┌─ Document

OH, I almost forgot the best part. It is crazy fast.

https://attractivechaos.wordpress.com/2018/01/13/revisiting-hash-table-performance/
https://attractivechaos.wordpress.com/2019/12/28/deletion-from-hash-tables-without-tombstones/

My naive benchmark shows -- compared to emsi_containers.HashMap -- 30% 
faster inserts, 80% faster serial retrieval and 70% faster random 
retrieval. Perhaps I am doing something wrong?

James
Aug 23 2020
parent reply ikod <igor.khasilev gmail.com> writes:
On Monday, 24 August 2020 at 01:39:26 UTC, James Blachly wrote:
 OH, I almost forgot the best part. It is crazy fast.

 https://attractivechaos.wordpress.com/2018/01/13/revisiting-hash-table-performance/
 https://attractivechaos.wordpress.com/2019/12/28/deletion-from-hash-tables-without-tombstones/

 My naive benchmark shows -- compared to emsi_containers.HashMap 
 -- 30% faster inserts, 80% faster serial retrieval and 70% 
 faster random retrieval. Perhaps I am doing something wrong?

 James
Thanks, nice job! You also may want to compare performance with https://github.com/ikod/ikod-containers, just add dependency from ikod-containers, then: import ikod.containers; and use ikod.containers.hashmap.HashMap as alias for container. I squeezed everything I was able from the open-addressing hash map.

└─
┌─ Dataset excerpts

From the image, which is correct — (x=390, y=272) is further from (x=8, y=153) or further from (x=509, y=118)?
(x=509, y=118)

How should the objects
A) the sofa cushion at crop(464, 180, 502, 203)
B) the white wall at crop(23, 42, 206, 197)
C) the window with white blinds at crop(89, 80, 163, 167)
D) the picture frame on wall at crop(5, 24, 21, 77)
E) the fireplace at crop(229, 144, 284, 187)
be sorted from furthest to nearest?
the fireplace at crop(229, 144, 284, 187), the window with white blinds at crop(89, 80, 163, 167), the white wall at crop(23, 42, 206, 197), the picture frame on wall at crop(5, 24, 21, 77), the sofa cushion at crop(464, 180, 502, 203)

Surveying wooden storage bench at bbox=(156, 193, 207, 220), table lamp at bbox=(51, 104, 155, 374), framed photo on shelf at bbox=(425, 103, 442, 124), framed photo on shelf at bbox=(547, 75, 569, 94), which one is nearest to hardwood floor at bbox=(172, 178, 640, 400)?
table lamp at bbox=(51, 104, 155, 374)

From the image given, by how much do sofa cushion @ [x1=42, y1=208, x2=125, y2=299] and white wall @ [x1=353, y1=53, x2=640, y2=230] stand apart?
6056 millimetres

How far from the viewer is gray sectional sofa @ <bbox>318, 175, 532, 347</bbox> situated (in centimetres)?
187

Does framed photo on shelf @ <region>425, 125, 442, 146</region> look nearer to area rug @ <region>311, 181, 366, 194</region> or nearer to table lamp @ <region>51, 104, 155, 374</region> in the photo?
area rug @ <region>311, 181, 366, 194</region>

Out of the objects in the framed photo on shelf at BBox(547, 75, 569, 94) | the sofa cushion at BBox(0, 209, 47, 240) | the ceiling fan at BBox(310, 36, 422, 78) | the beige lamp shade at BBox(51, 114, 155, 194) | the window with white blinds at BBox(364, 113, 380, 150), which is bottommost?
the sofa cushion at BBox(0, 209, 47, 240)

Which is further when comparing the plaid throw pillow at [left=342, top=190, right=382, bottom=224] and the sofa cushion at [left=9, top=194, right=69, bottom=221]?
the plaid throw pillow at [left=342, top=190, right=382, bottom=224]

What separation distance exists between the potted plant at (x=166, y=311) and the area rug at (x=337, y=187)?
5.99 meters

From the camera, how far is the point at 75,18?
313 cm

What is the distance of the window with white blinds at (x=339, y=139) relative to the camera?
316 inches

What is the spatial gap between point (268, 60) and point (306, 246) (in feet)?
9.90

└─
┌─ Dataset excerpts

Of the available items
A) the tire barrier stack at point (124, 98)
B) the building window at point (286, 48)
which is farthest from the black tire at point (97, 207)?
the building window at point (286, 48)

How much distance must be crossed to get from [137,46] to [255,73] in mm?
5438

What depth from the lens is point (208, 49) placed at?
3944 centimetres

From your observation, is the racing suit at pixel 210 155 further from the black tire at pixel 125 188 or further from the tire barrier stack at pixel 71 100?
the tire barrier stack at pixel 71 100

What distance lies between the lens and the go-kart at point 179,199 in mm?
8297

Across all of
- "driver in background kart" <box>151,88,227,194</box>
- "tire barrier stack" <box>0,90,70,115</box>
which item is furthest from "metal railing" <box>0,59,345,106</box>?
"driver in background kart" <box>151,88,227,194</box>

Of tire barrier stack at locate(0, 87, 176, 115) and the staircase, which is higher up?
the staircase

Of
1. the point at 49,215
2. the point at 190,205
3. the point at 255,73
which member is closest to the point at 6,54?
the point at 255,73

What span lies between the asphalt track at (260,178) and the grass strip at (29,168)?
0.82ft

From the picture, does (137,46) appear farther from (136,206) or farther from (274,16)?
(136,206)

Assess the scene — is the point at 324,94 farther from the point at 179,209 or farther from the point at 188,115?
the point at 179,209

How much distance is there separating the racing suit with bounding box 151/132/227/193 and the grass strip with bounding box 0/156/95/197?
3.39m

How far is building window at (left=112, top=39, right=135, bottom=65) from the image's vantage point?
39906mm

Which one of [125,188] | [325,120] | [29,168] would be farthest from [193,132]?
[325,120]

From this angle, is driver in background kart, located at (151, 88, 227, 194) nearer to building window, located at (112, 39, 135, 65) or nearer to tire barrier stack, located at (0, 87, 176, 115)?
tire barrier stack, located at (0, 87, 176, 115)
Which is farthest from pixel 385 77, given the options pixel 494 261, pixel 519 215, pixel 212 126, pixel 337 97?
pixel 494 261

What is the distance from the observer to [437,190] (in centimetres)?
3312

└─
┌─ Dataset excerpts

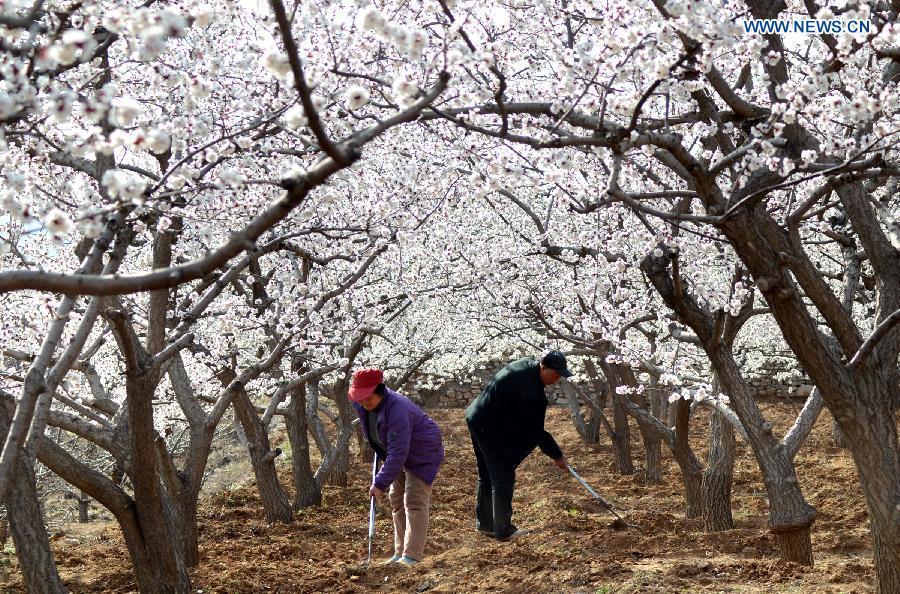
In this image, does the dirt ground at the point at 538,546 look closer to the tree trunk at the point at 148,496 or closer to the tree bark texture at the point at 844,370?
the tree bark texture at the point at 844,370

└─

Exercises:
[a] In the hash table thread, how much faster was random retrieval than with emsi_containers.HashMap?
[b] Pick up the hash table thread after its last sentence and keep it going.
The entries have nothing to do with the hash table thread.

Answers for the exercise:
[a] 70% faster.

[b]
Aug 23 2020
parent reply James Blachly <james.blachly gmail.com> writes:
On Monday, 24 August 2020 at 05:51:59 UTC, ikod wrote:
 On Monday, 24 August 2020 at 01:39:26 UTC, James Blachly wrote:
 OH, I almost forgot the best part. It is crazy fast.

 https://attractivechaos.wordpress.com/2018/01/13/revisiting-hash-table-performance/
 https://attractivechaos.wordpress.com/2019/12/28/deletion-from-hash-tables-without-tombstones/

 My naive benchmark shows -- compared to 
 emsi_containers.HashMap -- 30% faster inserts, 80% faster 
 serial retrieval and 70% faster random retrieval. Perhaps I am 
 doing something wrong?

 James
Thanks, nice job! You also may want to compare performance with https://github.com/ikod/ikod-containers, just add dependency from ikod-containers, then: import ikod.containers; and use ikod.containers.hashmap.HashMap as alias for container. I squeezed everything I was able from the open-addressing hash map.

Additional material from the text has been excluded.